Feast of Faith, p. 87
“Lest there be any misunderstanding, let me add that as far as its content is concerned (apart from a few criticisms), I am very grateful for the new Missal, for the way it has enriched the treasury of prayers and prefaces, for the new eucharistic prayers and the increased number of texts for use on weekdays, etc., quite apart from the availability of the vernacular. But I do regard it as unfortunate that we have been presented with the idea of a new book rather than with that of continuity within a single liturgical history. In my view, a new edition will need to make it quite clear that the so-called Missal of Paul VI is nothing other than a renewed form of the same Missal to which Pius X, Urban VIII, Pius V and their predecessors have contributed, right from the Church’s earliest history.”

Feast of Faith, p. 144 (speaking of more traditional Protestant communities)
“It always impressed me that our Protestant brethren, in transforming the medieval liturgical forms, have achieved a real balance between, on the one hand, the relationship of the community to its leader and, on the other, their common relationship to the cross. Their whole basic approach laid great weight on the community character of worship and the interplay of leader and congregation, whereas in the Catholic liturgy of former times this only consisted in the priest’s turning round for a brief ‘Dominus vobiscum‘ or to invite the people to pray. But when it is a question of praying together, Protestants, people and leader, together turn to the image of the Crucified. I think we should seriously try to learn from this.”

“Worship in the Parish Communities Fifteen Years after the Council: A Sermon Delivered to the Bishops’ Conference in Fulda”
“[W]are glad about the awakening of a new sense of common responsibility, a new experience of fellowship and of community participation in the eucharistic mystery; we rejoice in the new understanding which is abroad since the Church’s liturgy has been brought from behind the veils of history to stand before us, fresh in its simplicity and greatness of stature.

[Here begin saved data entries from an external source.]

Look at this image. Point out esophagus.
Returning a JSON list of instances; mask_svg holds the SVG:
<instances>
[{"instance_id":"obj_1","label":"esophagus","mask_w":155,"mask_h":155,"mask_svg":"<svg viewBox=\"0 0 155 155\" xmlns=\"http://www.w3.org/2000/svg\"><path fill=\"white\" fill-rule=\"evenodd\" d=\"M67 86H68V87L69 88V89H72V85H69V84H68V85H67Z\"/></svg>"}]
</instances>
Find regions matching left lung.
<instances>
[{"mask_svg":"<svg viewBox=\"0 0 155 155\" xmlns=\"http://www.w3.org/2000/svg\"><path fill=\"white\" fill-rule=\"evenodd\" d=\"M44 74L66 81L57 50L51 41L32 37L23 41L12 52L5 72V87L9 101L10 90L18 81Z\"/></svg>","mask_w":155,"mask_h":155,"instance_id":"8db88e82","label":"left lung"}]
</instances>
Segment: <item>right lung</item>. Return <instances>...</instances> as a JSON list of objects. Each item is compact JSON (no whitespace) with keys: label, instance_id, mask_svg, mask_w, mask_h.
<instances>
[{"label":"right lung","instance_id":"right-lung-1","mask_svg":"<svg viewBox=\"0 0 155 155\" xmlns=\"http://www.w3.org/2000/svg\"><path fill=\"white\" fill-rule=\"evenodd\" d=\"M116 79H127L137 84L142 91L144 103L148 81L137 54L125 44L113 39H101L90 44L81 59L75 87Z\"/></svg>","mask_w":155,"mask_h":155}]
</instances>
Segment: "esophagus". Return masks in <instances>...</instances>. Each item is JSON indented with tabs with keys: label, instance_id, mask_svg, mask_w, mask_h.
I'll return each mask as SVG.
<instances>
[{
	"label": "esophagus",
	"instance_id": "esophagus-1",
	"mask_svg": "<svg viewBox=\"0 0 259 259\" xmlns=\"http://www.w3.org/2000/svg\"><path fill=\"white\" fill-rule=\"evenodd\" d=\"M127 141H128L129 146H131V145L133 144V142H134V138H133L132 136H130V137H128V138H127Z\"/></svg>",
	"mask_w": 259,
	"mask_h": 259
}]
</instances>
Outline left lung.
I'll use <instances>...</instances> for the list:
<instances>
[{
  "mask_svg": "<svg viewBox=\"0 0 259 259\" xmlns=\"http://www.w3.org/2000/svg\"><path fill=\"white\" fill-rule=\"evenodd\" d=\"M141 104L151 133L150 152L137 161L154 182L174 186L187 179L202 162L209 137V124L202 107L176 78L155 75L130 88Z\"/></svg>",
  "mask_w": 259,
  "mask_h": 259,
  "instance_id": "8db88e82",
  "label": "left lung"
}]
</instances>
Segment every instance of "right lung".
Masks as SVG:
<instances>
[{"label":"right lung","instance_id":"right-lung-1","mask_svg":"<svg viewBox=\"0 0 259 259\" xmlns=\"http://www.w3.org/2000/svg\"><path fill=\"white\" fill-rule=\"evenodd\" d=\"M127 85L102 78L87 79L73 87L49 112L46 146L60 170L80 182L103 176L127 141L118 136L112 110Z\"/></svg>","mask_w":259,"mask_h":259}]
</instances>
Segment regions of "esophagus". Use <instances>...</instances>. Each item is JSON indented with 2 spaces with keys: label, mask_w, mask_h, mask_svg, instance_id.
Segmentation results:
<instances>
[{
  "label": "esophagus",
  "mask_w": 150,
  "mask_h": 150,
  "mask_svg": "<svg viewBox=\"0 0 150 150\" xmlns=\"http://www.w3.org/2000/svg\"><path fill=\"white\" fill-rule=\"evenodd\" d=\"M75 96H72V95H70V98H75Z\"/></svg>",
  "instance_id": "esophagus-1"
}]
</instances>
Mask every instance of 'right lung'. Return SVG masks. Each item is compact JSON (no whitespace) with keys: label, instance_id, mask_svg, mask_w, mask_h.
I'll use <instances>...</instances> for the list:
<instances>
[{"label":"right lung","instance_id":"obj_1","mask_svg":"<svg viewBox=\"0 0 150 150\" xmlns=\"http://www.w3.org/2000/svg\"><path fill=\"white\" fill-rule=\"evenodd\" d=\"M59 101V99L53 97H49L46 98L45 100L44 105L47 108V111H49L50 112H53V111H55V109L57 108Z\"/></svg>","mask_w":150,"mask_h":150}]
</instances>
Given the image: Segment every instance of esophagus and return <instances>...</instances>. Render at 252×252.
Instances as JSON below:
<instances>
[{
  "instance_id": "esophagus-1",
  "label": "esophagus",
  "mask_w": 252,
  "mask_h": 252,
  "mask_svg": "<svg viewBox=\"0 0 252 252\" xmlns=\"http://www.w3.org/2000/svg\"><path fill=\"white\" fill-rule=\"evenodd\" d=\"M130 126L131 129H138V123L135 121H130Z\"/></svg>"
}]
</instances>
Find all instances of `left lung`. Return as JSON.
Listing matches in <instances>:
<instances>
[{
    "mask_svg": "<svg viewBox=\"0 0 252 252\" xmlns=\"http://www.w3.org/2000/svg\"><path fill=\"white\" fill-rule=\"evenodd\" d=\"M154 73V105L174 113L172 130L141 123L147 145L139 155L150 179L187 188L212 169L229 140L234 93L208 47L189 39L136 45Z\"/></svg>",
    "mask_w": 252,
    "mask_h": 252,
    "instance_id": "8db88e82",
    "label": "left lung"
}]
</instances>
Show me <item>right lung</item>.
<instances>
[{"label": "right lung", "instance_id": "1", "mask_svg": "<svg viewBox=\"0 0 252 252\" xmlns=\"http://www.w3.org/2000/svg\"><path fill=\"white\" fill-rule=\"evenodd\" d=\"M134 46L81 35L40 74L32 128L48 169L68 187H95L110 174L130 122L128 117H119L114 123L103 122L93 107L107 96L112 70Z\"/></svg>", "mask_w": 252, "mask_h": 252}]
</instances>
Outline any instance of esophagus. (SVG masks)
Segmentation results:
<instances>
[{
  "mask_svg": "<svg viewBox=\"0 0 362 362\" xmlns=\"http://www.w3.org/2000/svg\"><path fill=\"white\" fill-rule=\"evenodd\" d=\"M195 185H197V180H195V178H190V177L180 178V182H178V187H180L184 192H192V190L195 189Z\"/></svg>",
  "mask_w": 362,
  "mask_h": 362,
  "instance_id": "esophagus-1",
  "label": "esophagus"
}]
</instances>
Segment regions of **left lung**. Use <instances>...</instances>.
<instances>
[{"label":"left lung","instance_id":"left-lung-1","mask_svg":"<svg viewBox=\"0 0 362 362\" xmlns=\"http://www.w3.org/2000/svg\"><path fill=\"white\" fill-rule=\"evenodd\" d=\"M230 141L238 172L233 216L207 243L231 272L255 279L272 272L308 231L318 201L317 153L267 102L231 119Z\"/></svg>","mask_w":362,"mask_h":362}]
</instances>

‘Community’ is the new discovery of the post-conciliar period. We have called to mind once more that Eucharist, in the language of the ancient Church, was called, among other things, synaxis, the ‘meeting together’, the assembly. It draws and binds men together, unites them, builds up community. Conversely, the community experiences Eucharist as fulfillment, as the center of its life, something in which it shares as a totality.

“There is something else: the Council reminded us most explicitly that the liturgy is, in the Church’s langauge, actio, an action. Therefore it implies the participatio actuosa, the active participation of all the faithful.”

“I would like to mention a third aspect involved in the proper celebration of the Eucharist. It is one of the happy features of worship in the wake of the Council that more and more people participate fully in the Eucharist by receiving the body of the Lord, communicating with him and, in him, with the whole Church God.”

The Spirit of the Liturgy, p. 171
“To express one of its main ideas for the shaping of the liturgy, the Second Vatican Council gave us the phrase participatio actuosa, the ‘active participation’ of everyone in the opus Dei, in what happens in the worship of God. It was quite right to do so. The Catechism of the Catholic Church points out that the word ‘liturgy’ speaks to us of a common service and thus has reference to the whole holy People of God (cf. CCC 1069).”